In 2020, a neighborhood group in Maili in West Oahu filed a lawsuit to stop construction of a 52-unit affordable rental project called Hale Makana O Maili.

The group cited concerns the complex was too big and would diminish property values in the area.

“The lawsuit nearly torpedoed our project,” said Kali Watson, head of the nonprofit Hawaiian Community Development Board.

The 1st Circuit Court ruled in favor of the project, which was eventually completed with all units filled.

Watson said filing for an affordable housing exemption is an onerous task since the project must be reviewed by multiple government entities, including neighborhood boards that are advisory in nature but can have heavy influence on city council decisions.

In another example, the owners of the Manoa Chinese Cemetery are facing opposition from neighborhood residents to their proposal to build an affordable housing project for older adults.

Demonstrators opposing Manoa Banyan Court project gather near University Avenue and East Manoa Road.
A proposal to build an affordable housing complex in Manoa met community opposition. Cory Lum/Civil Beat/2022

A wave of local protests also prompted a developer to withdraw its application to build a 73-unit affordable housing complex in the affluent neighborhood of Kailua the day before it was scheduled for a vote by the Honolulu City Council.

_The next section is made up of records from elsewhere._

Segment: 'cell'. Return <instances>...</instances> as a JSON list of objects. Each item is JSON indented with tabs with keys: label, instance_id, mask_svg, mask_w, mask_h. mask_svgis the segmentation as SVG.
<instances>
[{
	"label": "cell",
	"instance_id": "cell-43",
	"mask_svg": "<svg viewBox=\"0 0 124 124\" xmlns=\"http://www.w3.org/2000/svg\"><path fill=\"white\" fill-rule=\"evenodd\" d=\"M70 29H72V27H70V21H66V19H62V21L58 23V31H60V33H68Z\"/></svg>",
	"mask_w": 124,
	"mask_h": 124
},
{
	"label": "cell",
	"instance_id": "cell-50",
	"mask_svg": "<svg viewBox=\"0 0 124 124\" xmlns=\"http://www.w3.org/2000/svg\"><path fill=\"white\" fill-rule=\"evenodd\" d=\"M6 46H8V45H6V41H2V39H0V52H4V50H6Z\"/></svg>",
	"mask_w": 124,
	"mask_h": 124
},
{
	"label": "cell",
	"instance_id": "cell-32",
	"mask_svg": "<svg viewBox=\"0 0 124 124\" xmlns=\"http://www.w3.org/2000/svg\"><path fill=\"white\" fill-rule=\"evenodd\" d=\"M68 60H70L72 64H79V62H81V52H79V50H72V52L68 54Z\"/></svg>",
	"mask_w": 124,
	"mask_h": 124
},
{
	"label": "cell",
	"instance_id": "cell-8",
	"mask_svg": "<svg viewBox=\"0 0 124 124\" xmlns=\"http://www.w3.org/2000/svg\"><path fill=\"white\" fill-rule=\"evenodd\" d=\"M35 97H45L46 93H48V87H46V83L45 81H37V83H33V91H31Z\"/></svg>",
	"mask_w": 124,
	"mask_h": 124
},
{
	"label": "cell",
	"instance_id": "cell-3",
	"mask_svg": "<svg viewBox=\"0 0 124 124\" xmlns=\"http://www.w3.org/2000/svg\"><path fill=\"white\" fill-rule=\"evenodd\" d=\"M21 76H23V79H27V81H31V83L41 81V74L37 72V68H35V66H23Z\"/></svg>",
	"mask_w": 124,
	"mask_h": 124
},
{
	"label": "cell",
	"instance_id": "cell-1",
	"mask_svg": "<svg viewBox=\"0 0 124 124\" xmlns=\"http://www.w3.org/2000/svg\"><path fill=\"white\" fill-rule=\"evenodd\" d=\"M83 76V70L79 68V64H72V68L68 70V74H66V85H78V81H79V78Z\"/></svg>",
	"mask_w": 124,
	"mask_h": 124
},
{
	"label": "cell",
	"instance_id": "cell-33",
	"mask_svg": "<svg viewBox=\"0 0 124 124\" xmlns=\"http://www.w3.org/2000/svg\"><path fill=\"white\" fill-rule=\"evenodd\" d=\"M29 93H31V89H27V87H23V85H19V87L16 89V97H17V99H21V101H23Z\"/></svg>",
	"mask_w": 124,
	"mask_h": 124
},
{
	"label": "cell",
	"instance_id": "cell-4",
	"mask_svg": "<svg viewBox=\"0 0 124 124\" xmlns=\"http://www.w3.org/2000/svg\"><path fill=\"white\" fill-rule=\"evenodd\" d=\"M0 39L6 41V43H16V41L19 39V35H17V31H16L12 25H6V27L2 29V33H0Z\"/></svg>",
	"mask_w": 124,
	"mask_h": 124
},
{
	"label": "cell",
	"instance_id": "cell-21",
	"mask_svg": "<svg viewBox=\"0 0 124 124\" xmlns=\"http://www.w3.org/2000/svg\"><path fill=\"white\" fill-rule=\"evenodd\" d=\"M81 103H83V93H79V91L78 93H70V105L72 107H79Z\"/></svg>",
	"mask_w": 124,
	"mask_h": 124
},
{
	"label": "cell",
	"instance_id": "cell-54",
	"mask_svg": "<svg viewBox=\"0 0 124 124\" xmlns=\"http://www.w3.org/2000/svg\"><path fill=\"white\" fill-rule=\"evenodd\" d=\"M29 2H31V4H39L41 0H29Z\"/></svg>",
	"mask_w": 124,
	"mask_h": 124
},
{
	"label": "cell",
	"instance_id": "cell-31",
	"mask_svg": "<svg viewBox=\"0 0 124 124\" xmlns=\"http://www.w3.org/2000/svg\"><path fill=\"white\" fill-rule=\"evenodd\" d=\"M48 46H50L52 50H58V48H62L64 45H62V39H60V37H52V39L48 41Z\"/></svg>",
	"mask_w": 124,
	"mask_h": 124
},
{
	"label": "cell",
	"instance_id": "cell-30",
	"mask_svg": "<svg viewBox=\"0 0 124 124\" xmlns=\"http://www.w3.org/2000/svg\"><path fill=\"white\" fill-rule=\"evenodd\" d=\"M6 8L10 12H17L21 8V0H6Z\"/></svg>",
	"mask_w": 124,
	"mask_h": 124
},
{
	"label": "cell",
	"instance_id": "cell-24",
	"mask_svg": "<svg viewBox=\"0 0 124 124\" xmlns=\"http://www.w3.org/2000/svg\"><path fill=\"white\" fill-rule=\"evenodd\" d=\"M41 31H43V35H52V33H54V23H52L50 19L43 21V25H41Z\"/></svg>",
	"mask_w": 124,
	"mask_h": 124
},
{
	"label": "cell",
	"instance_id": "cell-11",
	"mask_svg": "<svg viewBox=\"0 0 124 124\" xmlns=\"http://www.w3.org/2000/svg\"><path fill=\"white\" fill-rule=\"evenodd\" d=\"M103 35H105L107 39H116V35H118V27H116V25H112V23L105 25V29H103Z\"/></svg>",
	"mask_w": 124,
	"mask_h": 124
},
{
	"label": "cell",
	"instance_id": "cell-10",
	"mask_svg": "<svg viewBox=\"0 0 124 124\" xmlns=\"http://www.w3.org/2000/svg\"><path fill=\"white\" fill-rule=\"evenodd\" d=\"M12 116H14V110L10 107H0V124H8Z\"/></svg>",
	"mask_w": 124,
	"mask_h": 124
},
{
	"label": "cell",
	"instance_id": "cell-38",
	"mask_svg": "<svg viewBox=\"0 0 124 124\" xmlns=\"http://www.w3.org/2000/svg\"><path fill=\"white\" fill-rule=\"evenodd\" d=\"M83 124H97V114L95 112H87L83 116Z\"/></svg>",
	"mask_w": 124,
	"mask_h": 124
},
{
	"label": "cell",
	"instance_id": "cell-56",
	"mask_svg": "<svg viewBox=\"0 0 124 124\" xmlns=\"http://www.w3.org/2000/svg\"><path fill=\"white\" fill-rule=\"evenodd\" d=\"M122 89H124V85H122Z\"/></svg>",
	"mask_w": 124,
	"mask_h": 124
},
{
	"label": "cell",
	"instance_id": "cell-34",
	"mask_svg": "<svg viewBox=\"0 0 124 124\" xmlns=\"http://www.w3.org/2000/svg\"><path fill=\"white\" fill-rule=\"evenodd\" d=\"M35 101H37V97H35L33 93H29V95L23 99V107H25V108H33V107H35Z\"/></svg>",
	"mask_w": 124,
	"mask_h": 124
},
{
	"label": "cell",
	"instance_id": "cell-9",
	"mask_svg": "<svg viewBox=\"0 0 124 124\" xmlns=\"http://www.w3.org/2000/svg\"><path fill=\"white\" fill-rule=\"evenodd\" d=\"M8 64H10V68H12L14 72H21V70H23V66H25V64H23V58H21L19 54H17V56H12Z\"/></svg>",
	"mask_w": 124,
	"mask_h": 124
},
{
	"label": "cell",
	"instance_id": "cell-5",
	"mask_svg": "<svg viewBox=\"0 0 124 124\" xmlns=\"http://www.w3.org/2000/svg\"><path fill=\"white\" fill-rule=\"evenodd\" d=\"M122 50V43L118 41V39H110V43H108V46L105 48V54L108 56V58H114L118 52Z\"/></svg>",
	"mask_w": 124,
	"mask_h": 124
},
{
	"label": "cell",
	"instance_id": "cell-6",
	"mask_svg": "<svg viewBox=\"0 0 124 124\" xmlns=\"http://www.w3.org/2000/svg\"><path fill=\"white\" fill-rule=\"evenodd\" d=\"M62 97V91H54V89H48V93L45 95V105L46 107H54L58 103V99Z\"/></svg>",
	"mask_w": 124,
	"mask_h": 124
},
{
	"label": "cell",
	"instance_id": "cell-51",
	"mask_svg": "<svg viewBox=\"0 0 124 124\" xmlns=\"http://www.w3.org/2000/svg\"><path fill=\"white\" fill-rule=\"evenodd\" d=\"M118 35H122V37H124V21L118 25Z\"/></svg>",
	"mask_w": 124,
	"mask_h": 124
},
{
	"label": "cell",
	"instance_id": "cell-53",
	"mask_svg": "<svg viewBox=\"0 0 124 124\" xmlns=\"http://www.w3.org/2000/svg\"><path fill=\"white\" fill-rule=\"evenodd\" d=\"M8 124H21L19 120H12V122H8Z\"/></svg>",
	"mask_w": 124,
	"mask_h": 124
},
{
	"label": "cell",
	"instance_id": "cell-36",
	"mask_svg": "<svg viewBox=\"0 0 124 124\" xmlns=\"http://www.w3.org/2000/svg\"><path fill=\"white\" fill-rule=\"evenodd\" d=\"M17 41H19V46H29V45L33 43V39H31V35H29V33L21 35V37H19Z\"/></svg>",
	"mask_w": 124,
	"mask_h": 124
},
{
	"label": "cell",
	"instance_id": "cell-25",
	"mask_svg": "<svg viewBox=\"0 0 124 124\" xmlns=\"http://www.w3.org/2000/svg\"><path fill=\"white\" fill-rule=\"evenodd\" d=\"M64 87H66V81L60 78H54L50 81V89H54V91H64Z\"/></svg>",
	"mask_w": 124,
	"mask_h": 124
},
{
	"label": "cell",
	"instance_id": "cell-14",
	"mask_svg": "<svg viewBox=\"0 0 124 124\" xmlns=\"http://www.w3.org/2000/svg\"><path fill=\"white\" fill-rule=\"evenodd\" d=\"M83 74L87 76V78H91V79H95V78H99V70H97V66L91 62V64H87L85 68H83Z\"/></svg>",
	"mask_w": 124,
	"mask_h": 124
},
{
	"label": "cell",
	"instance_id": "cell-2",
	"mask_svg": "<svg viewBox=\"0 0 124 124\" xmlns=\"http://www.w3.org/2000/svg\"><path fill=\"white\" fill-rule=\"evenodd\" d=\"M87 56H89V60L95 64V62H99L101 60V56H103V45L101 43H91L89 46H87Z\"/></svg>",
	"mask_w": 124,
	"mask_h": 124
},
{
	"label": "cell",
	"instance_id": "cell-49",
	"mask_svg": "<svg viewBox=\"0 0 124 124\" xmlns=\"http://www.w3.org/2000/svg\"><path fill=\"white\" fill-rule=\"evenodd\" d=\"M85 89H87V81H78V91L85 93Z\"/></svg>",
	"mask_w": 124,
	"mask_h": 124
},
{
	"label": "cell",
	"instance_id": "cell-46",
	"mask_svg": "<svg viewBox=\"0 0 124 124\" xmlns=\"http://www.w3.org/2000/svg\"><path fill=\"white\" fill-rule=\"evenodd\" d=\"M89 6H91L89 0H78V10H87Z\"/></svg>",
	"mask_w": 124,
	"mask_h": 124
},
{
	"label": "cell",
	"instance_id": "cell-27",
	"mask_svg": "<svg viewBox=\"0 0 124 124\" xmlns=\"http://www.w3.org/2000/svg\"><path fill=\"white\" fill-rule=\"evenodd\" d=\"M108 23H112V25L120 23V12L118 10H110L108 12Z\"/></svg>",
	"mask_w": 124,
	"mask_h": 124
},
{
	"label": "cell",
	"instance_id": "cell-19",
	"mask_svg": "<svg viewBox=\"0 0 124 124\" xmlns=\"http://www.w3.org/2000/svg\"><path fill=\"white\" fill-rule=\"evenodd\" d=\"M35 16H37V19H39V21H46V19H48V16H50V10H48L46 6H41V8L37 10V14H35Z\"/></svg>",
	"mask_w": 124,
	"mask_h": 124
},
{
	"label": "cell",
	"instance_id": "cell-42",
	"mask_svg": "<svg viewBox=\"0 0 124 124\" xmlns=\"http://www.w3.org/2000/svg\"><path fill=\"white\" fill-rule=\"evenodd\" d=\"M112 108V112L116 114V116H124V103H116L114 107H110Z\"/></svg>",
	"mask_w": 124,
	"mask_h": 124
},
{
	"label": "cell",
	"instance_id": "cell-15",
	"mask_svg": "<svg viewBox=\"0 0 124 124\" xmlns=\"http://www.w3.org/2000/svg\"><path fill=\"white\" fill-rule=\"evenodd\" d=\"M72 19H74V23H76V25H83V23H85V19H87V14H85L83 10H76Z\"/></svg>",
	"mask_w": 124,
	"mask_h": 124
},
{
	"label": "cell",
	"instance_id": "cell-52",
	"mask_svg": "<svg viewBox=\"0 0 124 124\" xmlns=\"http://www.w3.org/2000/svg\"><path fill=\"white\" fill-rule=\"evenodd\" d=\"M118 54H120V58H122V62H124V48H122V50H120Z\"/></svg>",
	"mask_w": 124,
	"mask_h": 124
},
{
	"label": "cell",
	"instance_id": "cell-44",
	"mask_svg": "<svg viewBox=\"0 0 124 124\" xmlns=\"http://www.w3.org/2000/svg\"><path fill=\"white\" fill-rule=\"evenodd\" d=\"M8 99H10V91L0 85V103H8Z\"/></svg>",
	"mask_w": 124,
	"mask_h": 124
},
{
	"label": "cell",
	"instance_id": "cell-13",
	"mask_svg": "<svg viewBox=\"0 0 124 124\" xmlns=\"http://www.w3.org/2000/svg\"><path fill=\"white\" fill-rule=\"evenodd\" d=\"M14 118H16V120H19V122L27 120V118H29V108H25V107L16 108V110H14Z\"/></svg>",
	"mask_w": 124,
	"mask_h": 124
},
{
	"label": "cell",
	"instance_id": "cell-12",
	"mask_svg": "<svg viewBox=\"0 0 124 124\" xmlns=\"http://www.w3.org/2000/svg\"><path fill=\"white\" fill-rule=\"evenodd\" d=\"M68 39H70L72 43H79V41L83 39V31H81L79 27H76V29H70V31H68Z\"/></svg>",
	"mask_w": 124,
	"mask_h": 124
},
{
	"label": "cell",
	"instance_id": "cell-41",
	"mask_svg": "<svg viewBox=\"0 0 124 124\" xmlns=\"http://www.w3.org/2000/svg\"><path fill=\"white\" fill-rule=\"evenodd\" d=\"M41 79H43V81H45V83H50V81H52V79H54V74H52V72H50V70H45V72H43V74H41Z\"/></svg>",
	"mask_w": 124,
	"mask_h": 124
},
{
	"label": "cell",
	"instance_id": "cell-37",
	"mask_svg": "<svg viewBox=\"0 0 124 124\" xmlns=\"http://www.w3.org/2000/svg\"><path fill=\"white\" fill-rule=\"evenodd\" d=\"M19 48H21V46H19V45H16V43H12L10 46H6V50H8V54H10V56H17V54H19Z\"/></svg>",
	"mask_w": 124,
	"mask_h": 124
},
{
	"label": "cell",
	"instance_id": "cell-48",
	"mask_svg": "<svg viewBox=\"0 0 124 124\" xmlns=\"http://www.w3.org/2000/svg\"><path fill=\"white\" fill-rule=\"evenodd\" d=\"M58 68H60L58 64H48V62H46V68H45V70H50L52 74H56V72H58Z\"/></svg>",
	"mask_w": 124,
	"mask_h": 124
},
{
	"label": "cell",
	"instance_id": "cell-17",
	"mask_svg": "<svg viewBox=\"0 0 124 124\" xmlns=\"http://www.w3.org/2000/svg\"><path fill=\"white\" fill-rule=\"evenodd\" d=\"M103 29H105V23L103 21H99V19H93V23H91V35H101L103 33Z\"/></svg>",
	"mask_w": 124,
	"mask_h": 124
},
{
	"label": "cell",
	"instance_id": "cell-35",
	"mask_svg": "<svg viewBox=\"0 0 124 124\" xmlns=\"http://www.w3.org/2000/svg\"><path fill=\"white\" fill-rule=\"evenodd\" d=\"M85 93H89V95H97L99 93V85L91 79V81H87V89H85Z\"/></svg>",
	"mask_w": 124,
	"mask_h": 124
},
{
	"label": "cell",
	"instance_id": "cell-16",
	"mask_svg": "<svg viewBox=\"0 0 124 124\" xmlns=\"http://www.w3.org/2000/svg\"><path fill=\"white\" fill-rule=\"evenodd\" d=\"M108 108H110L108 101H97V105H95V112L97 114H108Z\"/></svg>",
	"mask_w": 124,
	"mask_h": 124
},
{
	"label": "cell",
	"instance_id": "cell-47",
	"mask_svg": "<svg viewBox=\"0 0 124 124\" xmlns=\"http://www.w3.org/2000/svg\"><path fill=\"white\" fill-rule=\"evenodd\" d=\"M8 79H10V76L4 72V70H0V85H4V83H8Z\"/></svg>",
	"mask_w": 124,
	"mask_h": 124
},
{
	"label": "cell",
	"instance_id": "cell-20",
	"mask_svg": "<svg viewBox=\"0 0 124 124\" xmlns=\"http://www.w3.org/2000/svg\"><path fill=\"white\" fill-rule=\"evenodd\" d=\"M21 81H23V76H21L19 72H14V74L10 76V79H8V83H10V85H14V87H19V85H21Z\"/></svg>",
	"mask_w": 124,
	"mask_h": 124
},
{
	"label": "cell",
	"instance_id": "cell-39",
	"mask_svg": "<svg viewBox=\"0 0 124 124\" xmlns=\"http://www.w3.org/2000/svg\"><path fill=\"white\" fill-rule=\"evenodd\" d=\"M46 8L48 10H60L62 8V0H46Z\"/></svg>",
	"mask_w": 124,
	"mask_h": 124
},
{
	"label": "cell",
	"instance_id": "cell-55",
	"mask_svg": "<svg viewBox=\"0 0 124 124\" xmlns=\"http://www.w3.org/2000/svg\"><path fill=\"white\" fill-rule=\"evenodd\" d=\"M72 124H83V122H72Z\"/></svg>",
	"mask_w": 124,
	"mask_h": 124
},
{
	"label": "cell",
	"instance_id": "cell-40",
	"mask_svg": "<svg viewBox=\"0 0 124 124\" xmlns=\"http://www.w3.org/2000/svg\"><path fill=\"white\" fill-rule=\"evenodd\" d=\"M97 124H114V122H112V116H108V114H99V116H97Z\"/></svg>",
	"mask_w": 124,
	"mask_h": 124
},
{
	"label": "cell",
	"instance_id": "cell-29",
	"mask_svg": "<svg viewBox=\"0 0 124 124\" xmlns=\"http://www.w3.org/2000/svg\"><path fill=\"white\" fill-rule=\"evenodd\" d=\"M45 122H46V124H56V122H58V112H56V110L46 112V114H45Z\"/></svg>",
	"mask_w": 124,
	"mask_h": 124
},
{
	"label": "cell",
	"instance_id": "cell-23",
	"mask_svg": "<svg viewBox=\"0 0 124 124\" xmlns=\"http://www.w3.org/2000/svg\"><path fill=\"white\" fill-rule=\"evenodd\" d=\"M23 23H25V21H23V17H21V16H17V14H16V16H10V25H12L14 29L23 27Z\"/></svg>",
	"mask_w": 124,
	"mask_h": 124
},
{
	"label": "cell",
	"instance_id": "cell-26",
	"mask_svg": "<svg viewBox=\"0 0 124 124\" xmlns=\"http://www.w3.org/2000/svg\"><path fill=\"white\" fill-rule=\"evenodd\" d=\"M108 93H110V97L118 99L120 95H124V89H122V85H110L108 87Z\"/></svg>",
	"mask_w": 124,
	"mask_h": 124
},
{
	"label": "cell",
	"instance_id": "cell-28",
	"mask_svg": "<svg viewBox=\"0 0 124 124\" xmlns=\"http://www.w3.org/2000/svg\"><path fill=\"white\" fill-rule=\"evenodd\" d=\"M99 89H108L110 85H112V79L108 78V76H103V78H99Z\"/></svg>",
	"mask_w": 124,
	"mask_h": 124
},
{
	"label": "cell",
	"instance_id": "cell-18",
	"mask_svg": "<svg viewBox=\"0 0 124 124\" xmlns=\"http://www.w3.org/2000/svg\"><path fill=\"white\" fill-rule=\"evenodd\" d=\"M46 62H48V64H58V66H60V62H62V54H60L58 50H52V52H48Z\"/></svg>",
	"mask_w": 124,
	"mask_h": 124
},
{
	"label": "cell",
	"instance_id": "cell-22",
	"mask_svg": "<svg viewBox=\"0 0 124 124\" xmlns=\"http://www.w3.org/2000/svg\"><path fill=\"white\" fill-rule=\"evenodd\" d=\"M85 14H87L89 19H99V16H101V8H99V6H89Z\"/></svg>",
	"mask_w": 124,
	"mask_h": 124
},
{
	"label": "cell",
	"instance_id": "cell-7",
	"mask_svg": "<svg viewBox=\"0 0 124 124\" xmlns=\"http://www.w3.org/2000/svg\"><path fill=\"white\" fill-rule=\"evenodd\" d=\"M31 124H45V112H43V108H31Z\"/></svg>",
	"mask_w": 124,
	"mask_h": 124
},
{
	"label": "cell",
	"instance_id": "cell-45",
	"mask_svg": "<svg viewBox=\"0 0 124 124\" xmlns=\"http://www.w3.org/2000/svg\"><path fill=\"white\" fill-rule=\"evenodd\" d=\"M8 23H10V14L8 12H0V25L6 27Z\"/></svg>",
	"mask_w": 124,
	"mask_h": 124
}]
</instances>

The chair of of the Kailua Neighborhood Board, Bill Hicks, said the proposed complex “was the wrong project for the wrong place,” although he insisted that residents are supportive of affordable housing in general.

“My fear is that this (bill) gets painted as anybody who is opposed to affordable housing is doing so for selfish, ‘not in my backyard’ reasons,” he said in an interview. “That is a generalization that I think is unfair and certainly one that does not apply to the Kailua situation.”

“In Kailua I would say yes in my backyard,” he added. “Put affordable housing in my backyard as long as it’s an area that’s not zoned as residential.”

Opposition from local residents prompted a developer to withdraw a proposal for an affordable housing project in Kailua last year. Ahe Group

Laura Foote, executive director for the national organization YIMBY Action, said that community opposition often dominated by homeowners can have a domino effect.

“They have concerns and housing doesn’t get approved, especially affordable housing,” she said.

She said the “ability to stall projects means that you get this systemic effect where affordable housing developers are shy to propose affordable housing in wealthier, high opportunity neighborhoods.”

Several other measures aimed at expediting development, including one that would have exempted affordable housing projects from the environmental impact statement rule, died in the Legislature.

Hashimoto expressed hope both legislative chambers would overcome their differences and pass HB 1837.

“The sentiment is there,” he said. “I think the Legislature believes that we need to continue having conversations in one place with the counties, the state and even the federal government on what type of solution we need to take a look at and continue to streamline from a policy perspective to help spur affordable housing.”